=== RAW DATA ===

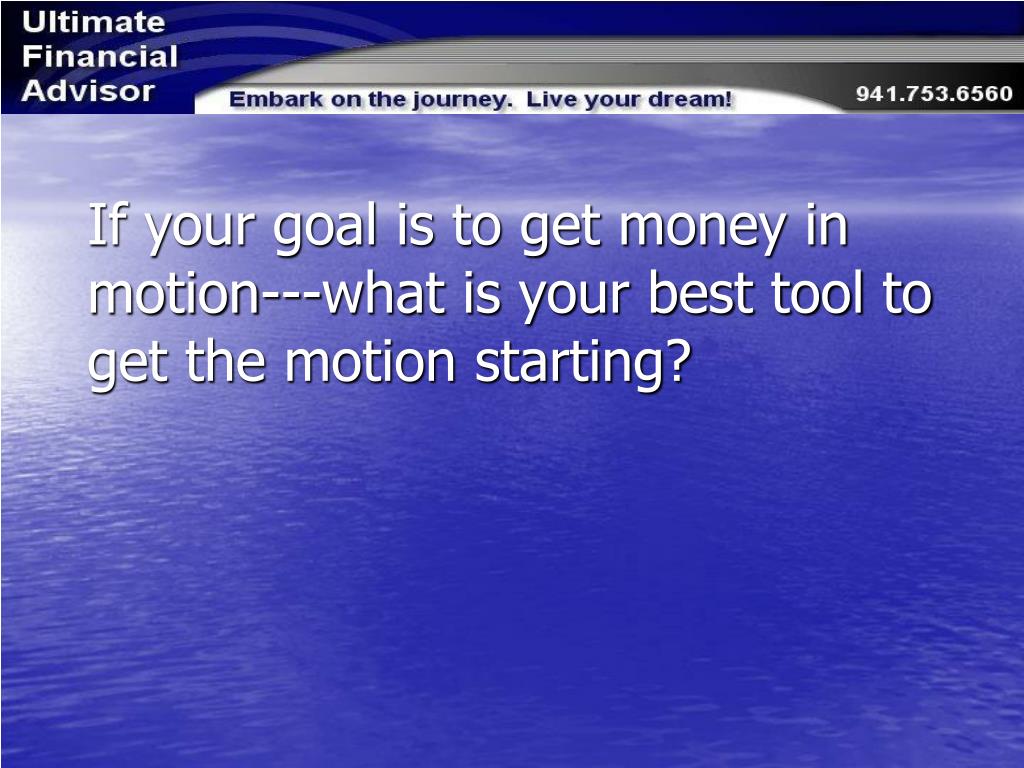 Ultimate Financial Advisor

Embark on the journey. Live your dream!

941.753.6560

If your goal is to get money in motion---what is your best tool to get the motion starting?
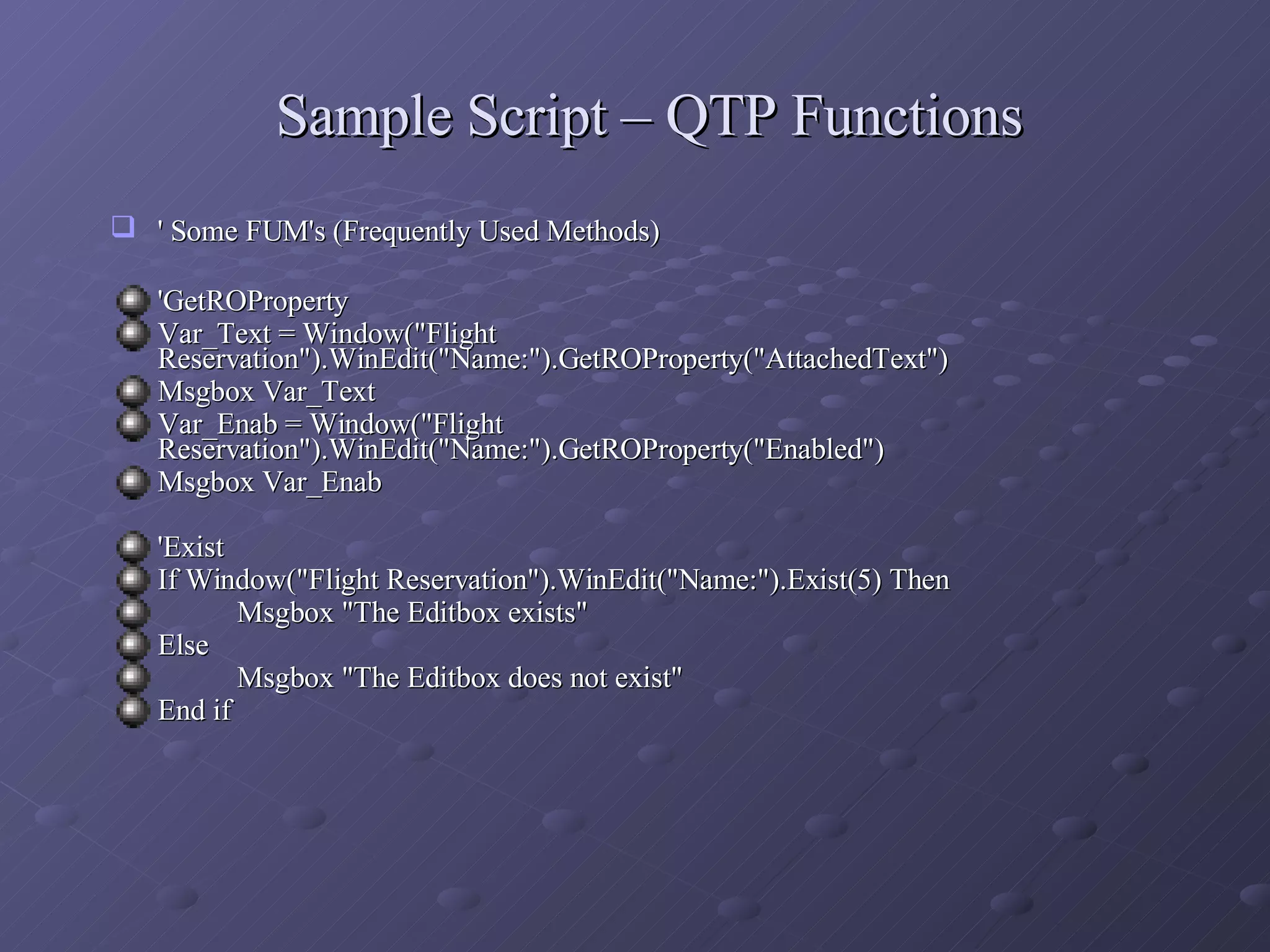 Sample Script – QTP Functions

' Some FUM's (Frequently Used Methods)

'GetROProperty
Var_Text = Window("Flight Reservation").WinEdit("Name:").GetROProperty("AttachedText")
Msgbox Var_Text
Var_Enab = Window("Flight Reservation").WinEdit("Name:").GetROProperty("Enabled")
Msgbox Var_Enab

'Exist
If Window("Flight Reservation").WinEdit("Name:").Exist(5) Then
Msgbox "The Editbox exists"
Else
Msgbox "The Editbox does not exist"
End if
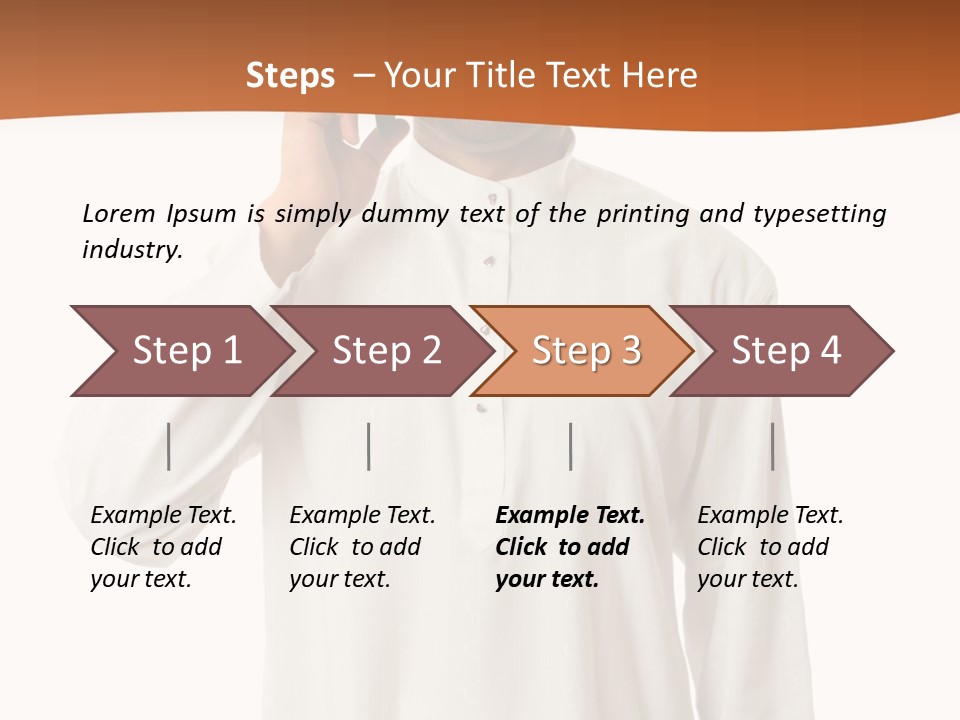 Steps – Your Title Text Here

Lorem Ipsum is simply dummy text of the printing and typesetting industry.

Step 1

Step 2

Step 3

Step 4

Example Text. Click to add your text.

Example Text. Click to add your text.

Example Text. Click to add your text.

Example Text. Click to add your text.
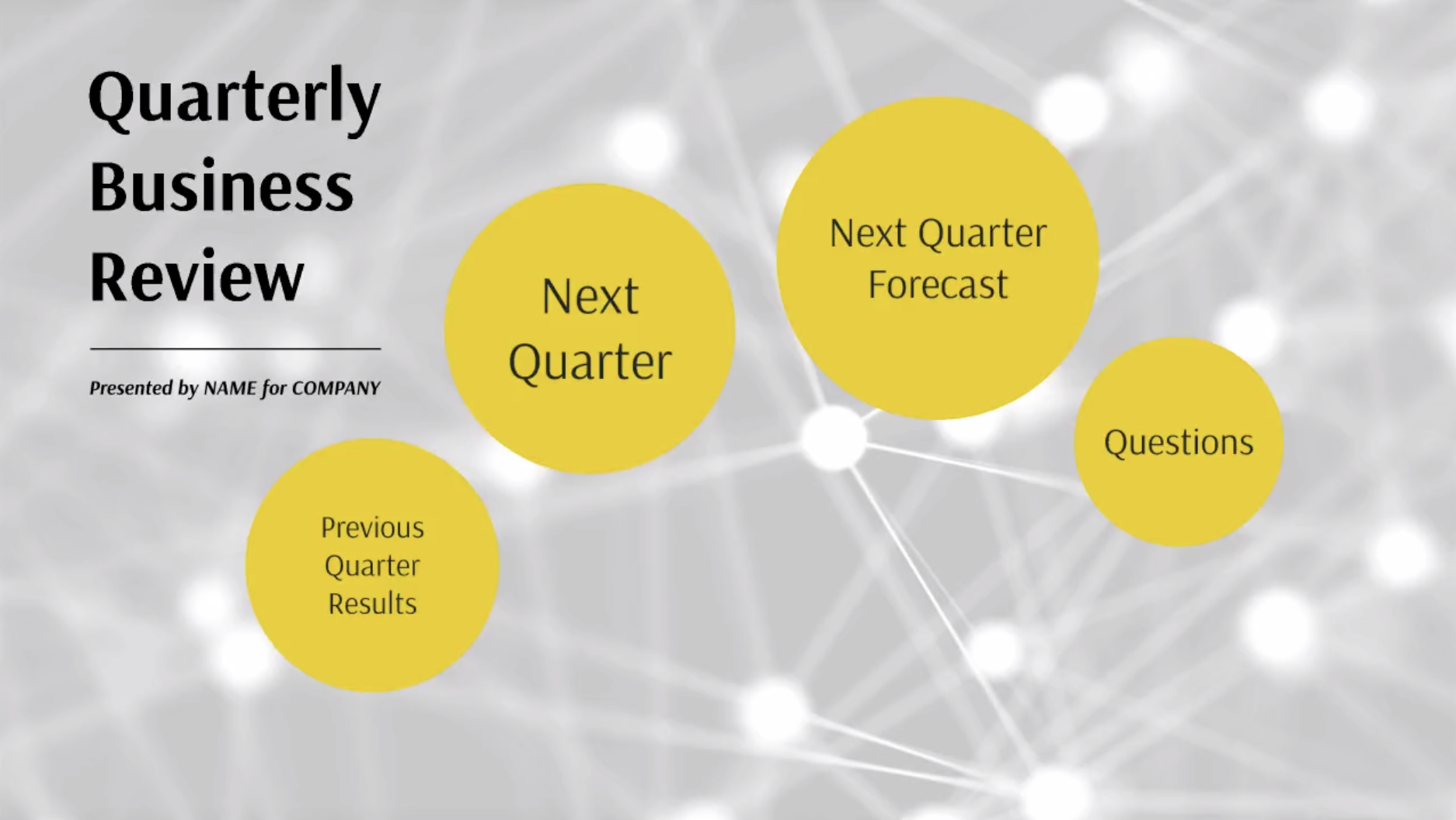 Quarterly Business Review

Presented by NAME for COMPANY

Previous Quarter Results

Next Quarter

Next Quarter Forecast

Questions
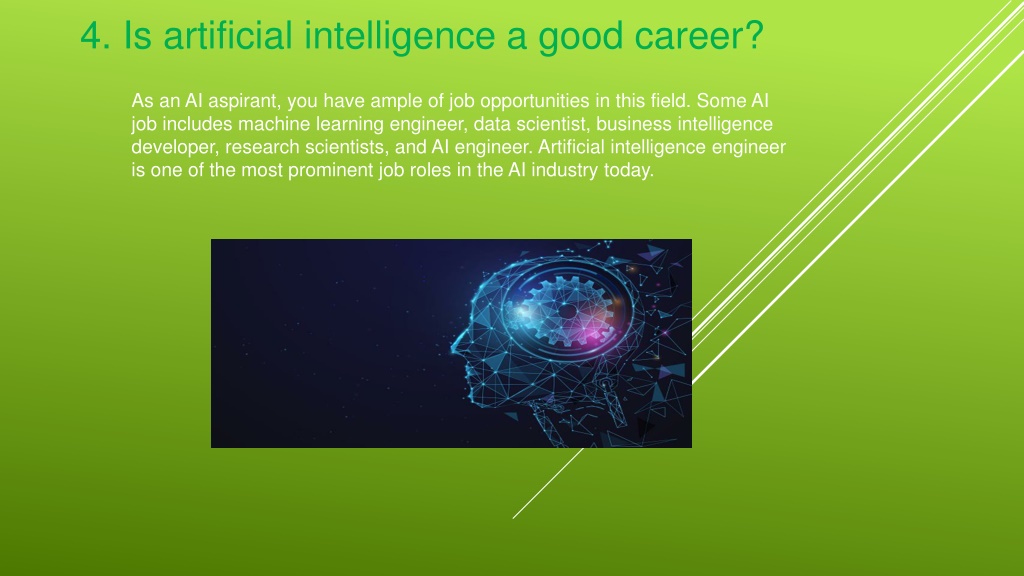 4. Is artificial intelligence a good career?

As an AI aspirant, you have ample of job opportunities in this field. Some AI job includes machine learning engineer, data scientist, business intelligence developer, research scientists, and AI engineer. Artificial intelligence engineer is one of the most prominent job roles in the AI industry today.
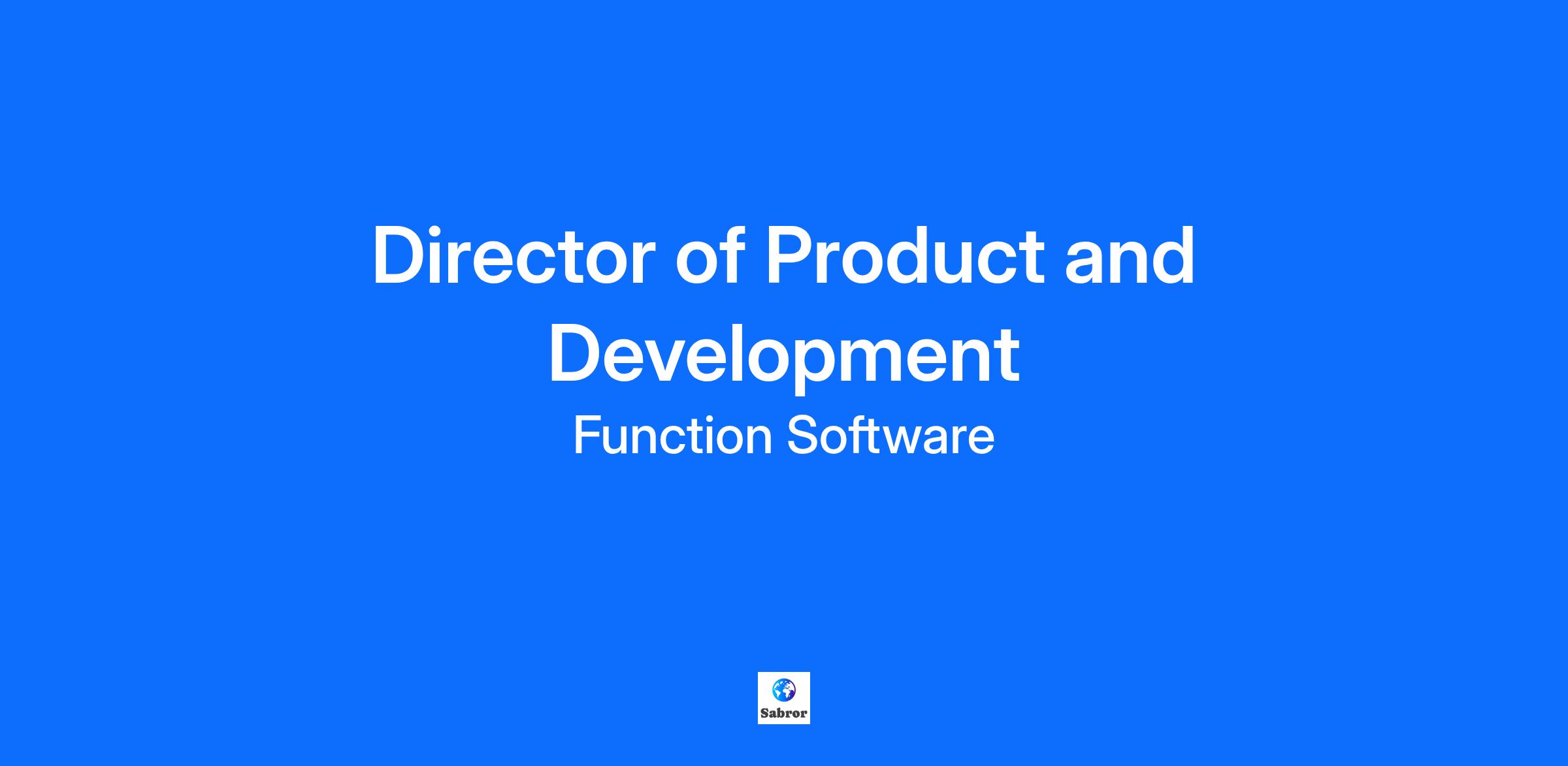 Director of Product and Development

Function Software

Sabror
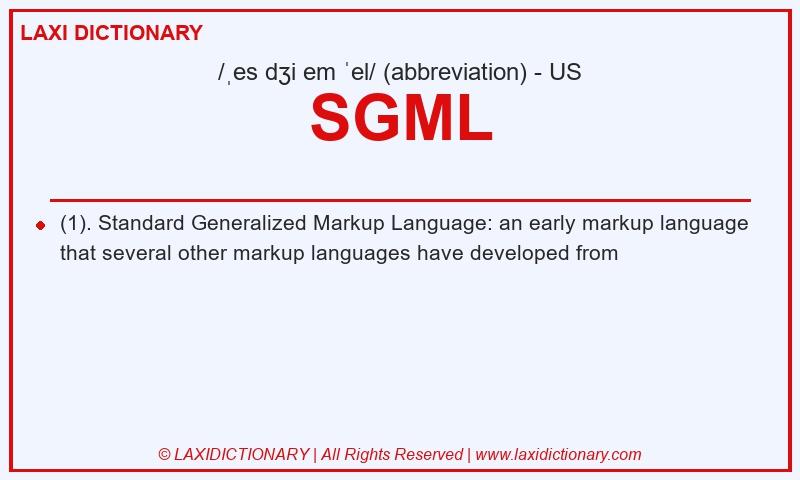 LAXI DICTIONARY

/ˌes dʒi em ˈel/ (abbreviation) - US

SGML

(1). Standard Generalized Markup Language: an early markup language that several other markup languages have developed from

© LAXIDICTIONARY | All Rights Reserved | www.laxidictionary.com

===

== WORK TO COMPLETE ==
Print the records above verbatim, pictures excluded.

== RESULT ==
 Ultimate Financial Advisor

Embark on the journey. Live your dream!

941.753.6560

If your goal is to get money in motion---what is your best tool to get the motion starting?
 Sample Script – QTP Functions

' Some FUM's (Frequently Used Methods)

'GetROProperty
Var_Text = Window("Flight Reservation").WinEdit("Name:").GetROProperty("AttachedText")
Msgbox Var_Text
Var_Enab = Window("Flight Reservation").WinEdit("Name:").GetROProperty("Enabled")
Msgbox Var_Enab

'Exist
If Window("Flight Reservation").WinEdit("Name:").Exist(5) Then
Msgbox "The Editbox exists"
Else
Msgbox "The Editbox does not exist"
End if
 Steps – Your Title Text Here

Lorem Ipsum is simply dummy text of the printing and typesetting industry.

Step 1

Step 2

Step 3

Step 4

Example Text. Click to add your text.

Example Text. Click to add your text.

Example Text. Click to add your text.

Example Text. Click to add your text.
 Quarterly Business Review

Presented by NAME for COMPANY

Previous Quarter Results

Next Quarter

Next Quarter Forecast

Questions
 4. Is artificial intelligence a good career?

As an AI aspirant, you have ample of job opportunities in this field. Some AI job includes machine learning engineer, data scientist, business intelligence developer, research scientists, and AI engineer. Artificial intelligence engineer is one of the most prominent job roles in the AI industry today.
 Director of Product and Development

Function Software

Sabror
 LAXI DICTIONARY

/ˌes dʒi em ˈel/ (abbreviation) - US

SGML

(1). Standard Generalized Markup Language: an early markup language that several other markup languages have developed from

© LAXIDICTIONARY | All Rights Reserved | www.laxidictionary.com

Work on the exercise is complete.